## Предоставленный отрывок
● ● ● ● ●
И вот сейчас, Германия, земля Баден-Вюртемберг, Фрайбург – Брайзгау, район Ландвассер, дом для сеньоров.
Herr Tröndle, который ведёт компьютерные курсы для сеньоров в нашем доме, вчера поставил мне и подключил к интернету компьютер, установив на нём предварительно русскую программу и диск с нашего петербургского компьютера со всей сохранённой на нём информацией. Диск предусмотрительно взяла я, а мой сын, оказывается, догадался взять загрузочные диски с русскими программами. Проведя соответствующий эксперимент с немецкой клавиатурой, я наклеила на клавиши русские буквы, (наклейки были куплены ещё в Питере) и вот теперь я возьму мою старую папку с машинописью и за работу!
Итак…
ЧАСТЬ 1
К сожалению, я никогда не вела дневника. Вернее, пробовала вести в школьные годы, но не привилось – постоянно не хватало времени. Сейчас жалею. Вспоминаешь что-то интересное из прошлого, а детали, подробности исчезли, и какое-то событие, какой-то факт потеряли яркость, выпуклость, осталась только фабула без окраски. И всё же столько всего было в жизни.… Столько событий, людей, каких-то случайностей, совпадений, переплетений, радостных и горестных неожиданностей, успехов и неудач, отчаяния и веры во что-то, что ещё будет – что-то хорошее, счастливое, справедливое, наконец…. И хочется вспомнить и записать. Зачем? Для чего? Для кого? Просто хочется это сделать и всё…
Я – из поколения «шестидесятников». Со многими из них, чьи фамилии сейчас широко известны, я была знакома, и, более того, с некоторыми мы, можно сказать, разлетались из одного гнезда. Об этом я ещё напишу.
● ● ● ● ●
## Обязательные задания
#1 В каком районе Фрайбурга находится дом для сеньоров, упомянутый в отрывке воспоминаний?
#2 Перепишите из отрывка воспоминаний фрагмент, который начинается словами «И вот сейчас, Германия, земля» и продолжается до слов «и за работу!» включительно.
● ● ● ● ●
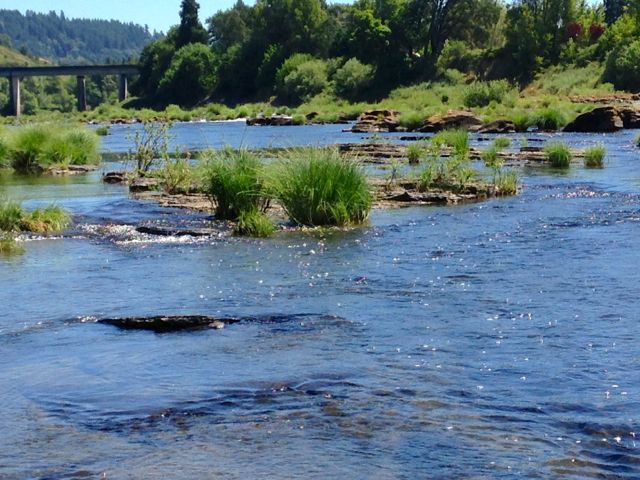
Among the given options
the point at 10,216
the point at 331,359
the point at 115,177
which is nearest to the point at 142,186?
the point at 115,177

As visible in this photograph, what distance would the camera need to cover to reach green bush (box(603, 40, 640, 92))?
7431 centimetres

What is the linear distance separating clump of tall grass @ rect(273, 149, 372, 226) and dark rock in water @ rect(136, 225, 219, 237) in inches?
62.0

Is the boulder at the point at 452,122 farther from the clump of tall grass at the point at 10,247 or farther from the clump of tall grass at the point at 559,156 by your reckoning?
the clump of tall grass at the point at 10,247

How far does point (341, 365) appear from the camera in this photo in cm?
976

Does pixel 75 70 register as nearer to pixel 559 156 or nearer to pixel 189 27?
pixel 189 27

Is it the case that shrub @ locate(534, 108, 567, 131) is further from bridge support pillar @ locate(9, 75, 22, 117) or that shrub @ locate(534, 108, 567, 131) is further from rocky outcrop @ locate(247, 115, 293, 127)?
bridge support pillar @ locate(9, 75, 22, 117)

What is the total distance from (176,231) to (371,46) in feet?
344

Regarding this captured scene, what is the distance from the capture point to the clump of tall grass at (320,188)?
19469mm

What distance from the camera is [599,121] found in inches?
1976

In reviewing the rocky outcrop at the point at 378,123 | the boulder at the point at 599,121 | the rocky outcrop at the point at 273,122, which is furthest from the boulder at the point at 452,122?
the rocky outcrop at the point at 273,122

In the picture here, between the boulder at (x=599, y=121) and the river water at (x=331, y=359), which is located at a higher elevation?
the boulder at (x=599, y=121)

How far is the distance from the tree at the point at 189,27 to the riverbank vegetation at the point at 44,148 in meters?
129

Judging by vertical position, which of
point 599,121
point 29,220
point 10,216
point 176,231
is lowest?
point 176,231

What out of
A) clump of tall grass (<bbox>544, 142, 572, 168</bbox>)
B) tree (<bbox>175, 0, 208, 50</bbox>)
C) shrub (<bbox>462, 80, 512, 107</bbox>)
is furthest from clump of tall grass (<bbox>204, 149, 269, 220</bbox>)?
tree (<bbox>175, 0, 208, 50</bbox>)
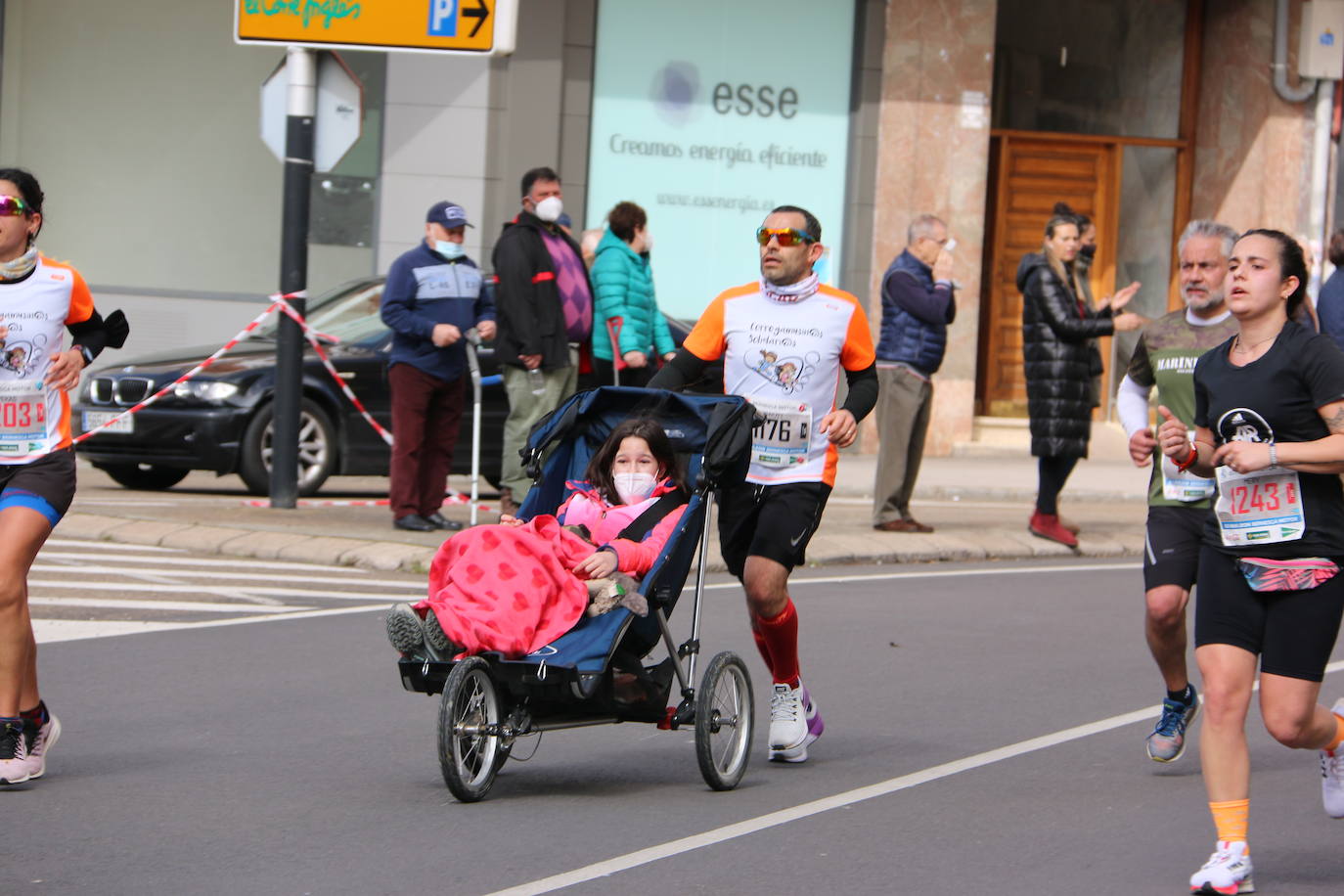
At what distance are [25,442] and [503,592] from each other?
1631 millimetres

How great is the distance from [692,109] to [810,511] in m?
14.8

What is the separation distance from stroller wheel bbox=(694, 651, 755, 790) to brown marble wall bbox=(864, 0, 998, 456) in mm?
14734

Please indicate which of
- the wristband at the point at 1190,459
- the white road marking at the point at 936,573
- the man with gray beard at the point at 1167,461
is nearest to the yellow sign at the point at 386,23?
the white road marking at the point at 936,573

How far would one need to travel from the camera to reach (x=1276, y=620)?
579 cm

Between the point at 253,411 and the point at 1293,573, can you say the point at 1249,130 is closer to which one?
the point at 253,411

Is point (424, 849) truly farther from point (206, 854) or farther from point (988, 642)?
point (988, 642)

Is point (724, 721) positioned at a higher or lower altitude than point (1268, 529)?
lower

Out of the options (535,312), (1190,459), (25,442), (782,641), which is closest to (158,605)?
(535,312)

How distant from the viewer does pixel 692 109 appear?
21.7 m

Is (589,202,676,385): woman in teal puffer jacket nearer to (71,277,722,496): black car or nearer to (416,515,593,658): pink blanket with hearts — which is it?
(71,277,722,496): black car

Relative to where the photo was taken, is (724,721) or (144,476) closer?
(724,721)

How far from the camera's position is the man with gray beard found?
749cm

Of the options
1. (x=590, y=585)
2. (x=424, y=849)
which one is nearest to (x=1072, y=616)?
(x=590, y=585)

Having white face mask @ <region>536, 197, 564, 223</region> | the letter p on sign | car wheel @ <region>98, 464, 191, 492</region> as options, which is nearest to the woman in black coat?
white face mask @ <region>536, 197, 564, 223</region>
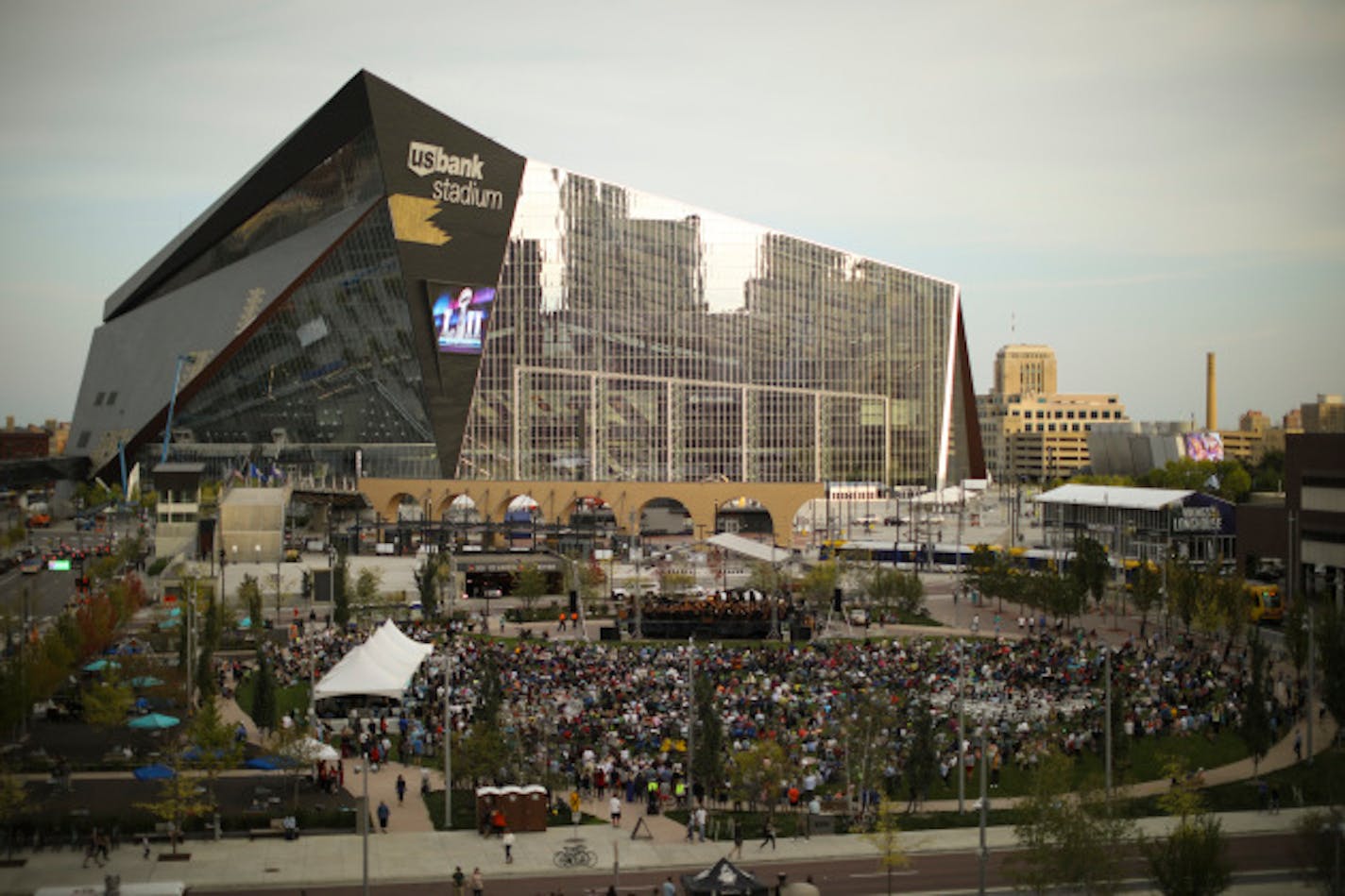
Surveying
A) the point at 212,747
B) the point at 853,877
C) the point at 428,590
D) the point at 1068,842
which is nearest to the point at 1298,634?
the point at 853,877

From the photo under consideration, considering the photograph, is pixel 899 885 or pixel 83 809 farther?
pixel 83 809

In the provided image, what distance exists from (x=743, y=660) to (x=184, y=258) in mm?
89246

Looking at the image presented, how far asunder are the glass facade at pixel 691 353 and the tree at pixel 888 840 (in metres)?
92.1

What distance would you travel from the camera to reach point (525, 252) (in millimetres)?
124438

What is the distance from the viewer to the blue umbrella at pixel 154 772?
38.0m

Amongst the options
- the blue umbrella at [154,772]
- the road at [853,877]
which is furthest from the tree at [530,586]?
the road at [853,877]

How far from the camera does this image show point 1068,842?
29.8 metres

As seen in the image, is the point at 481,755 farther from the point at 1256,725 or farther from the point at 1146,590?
the point at 1146,590

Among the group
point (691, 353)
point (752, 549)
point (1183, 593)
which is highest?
point (691, 353)

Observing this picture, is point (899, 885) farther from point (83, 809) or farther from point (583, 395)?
point (583, 395)

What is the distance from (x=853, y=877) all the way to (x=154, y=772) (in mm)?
17216

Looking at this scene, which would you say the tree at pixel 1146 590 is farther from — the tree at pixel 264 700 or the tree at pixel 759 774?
the tree at pixel 264 700

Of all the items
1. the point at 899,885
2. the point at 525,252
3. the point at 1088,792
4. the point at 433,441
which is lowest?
the point at 899,885

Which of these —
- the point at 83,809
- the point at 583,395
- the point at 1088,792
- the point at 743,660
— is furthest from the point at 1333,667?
the point at 583,395
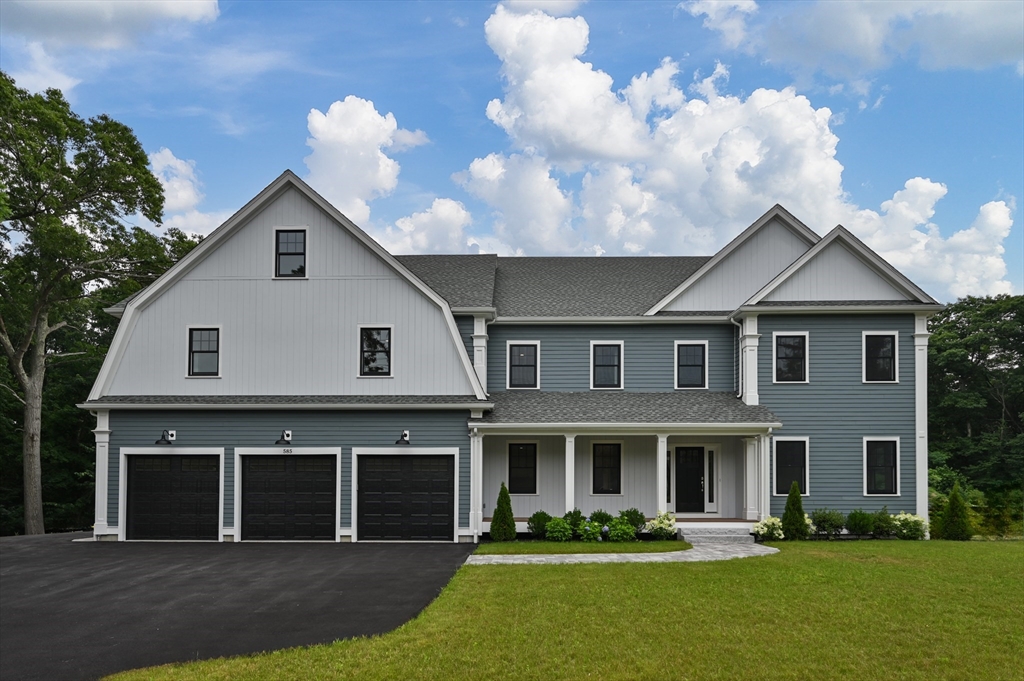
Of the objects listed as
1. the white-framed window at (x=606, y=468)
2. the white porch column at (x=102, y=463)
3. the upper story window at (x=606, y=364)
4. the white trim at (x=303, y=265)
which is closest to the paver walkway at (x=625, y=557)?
● ● ● ● ●
## Ответы к заданиям
#1 В районе Ландвассер.

#2
И вот сейчас, Германия, земля Баден-Вюртемберг, Фрайбург – Брайзгау, район Ландвассер, дом для сеньоров.
Herr Tröndle, который ведёт компьютерные курсы для сеньоров в нашем доме, вчера поставил мне и подключил к интернету компьютер, установив на нём предварительно русскую программу и диск с нашего петербургского компьютера со всей сохранённой на нём информацией. Диск предусмотрительно взяла я, а мой сын, оказывается, догадался взять загрузочные диски с русскими программами. Проведя соответствующий эксперимент с немецкой клавиатурой, я наклеила на клавиши русские буквы, (наклейки были куплены ещё в Питере) и вот теперь я возьму мою старую папку с машинописью и за работу!